The Durham Court overruled his first ground of error with this conclusion: “No reversible error has been shown.” Immediately preceding the conclusion, the Court noted and found:

“In the present case guilt was not an issue because it was established by the plea after proper admonishment before the jury and the reasons for naming an informant are not present.”3

*614Durham v. State, supra, at 759. In other words, the Court impressed the informer’s privilege and its exceptions4 on lay citizens who pass on to a peace officer the purported reputation of another.

We are not persuaded the privilege is applicable, at least as fashioned in Durham. The opinion has not since been cited on that point, so far as Shepard’s Texas Citations informs, although its absence from the lists may well mean the occasion is rarely presented. And in our best judgment, the matter is a nonissue — there is really no problem in the premises.

Though the Legislature seems to have delineated character and general reputation as equals, see Article 37.07, § 3(a), V.A.C. C.P., in truth they are not. “At this late date it should be too well understood to require comment that actual character is distinct from reputation which is merely evidence of character,” Ray, op. cit., § 1324, 1A Texas Practice 500; see generally Ward v. State, 591 S.W.2d 810 (Tex.Cr.App.1978, 1979). Moral character is a bundle of personal traits — “the inherent qualities of a person” — whereas reputation is a mode of proving character and is, therefore, a source of evidence resorted to in order to allow an inference to be drawn “as to the nature of the actual trait,” ibid. However, to be a reliable source the reputation in question must reflect a general opinion commonly held by the community. Id., § 1325, 1A Texas Practice 501. As already indicated, and as presented in greater detail by the opinion of the Court of Appeals, the testimony of the officer sufficed to lay an ample predicate as well as to establish existence of a reputation of appellant for being a peaceable and lawabiding citizen, as to qualify him to express it to the jury — without proper challenge.

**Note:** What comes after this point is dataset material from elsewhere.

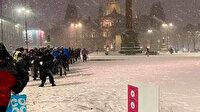 İskoçya'da evsizler dondurucu soğukta yemek sırası bekledi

Long before Article 37.07 was enacted and trials of criminal cases before a jury were bifurcated, the Court created a procedural right for an accused to conduct a voir dire examination of a reputation witness whom the prosecution had preliminarily qualified to state the general reputation of an accused with respect to the trait of character in issue. In Coleman v. State, 82 Tex.Cr.R. 332, 199 S.W. 473 (1917) relevant precedent was collected and the Court concluded:

“Appellant may demand the right to examine the witness in regard to the predicate, and should be permitted to examine him critically and develop that his conclusion was reached from personal matters and not from general reputation of appellant in these respects.” Id., 199 S.W. at 475.

That right still obtains. Crawford v. State, 480 S.W.2d 724 (Tex.Cr.App.1972) and see Johnson v. State, 614 S.W.2d 148, 154, n. 15 (Tex.Cr.App.1981). Appellant exercised it fully in the instant case, and learned that the witness had spoken, among others, to some persons he considered to be confidential informants and, accordingly, whose names he would not disclose, and the trial court refused to require him to name them.

There is no error in any of that. If a reputation witness need not be able to name particular persons in the community with whom he discussed the reputation of an accused for his testimony to be admissible, it follows that the peace officer who knows their names need not disclose them in order to qualify himself to say what general opinion is commonly held in the community with respect appellant’s reputation.5 The test of trustworthiness of purported reputation is the extent to which it is génerally understood in the community, not reliability of one or more members of the community discussing it with a peace officer. Jackson v. State, 628 S.W.2d 446, 449-451 (Tex.Cr.App.1982); see Mitchell v. State, supra, at 513; Crawford v. State, supra, at 726-727.

The judgment of the Court of Appeals is affirmed.

. See generally Mitchell v. State, 524 S.W.2d 510, 512 (Tex.Cr.App.1975).

. The Texas Ranger investigating the offense on trial testified that he talked to a number of people about reputation of accused but did not note their names. Jacks, supra, 317 S.W.2d at 733.

.All emphasis is supplied throughout by the writer of this opinion unless otherwise indicated.

. See Roviaro v. United States, 353 U.S. 53, 77 S.Ct. 623, 1 L.Ed.2d 639 (1957) and McCray v. Illinois, 386 U.S. 300, 87 S.Ct. 1056, 18 L.Ed.2d 62 (1967). However, as explained in Roviaro, the privilege is in reality “the Government’s privilege to withhold from disclosure the'identity of persons who furnish information of violations of law to officers charged with enforcement of that law,” id., 353 U.S. at 59, 77 S.Ct. at 627. The privilege is designed to encourage revelations by persons who will communicate “information concerning the commission of crimes,” Ray, Law of Evidence (Third Edition) § 444, 1 Texas Practice 422, 435, n. 30.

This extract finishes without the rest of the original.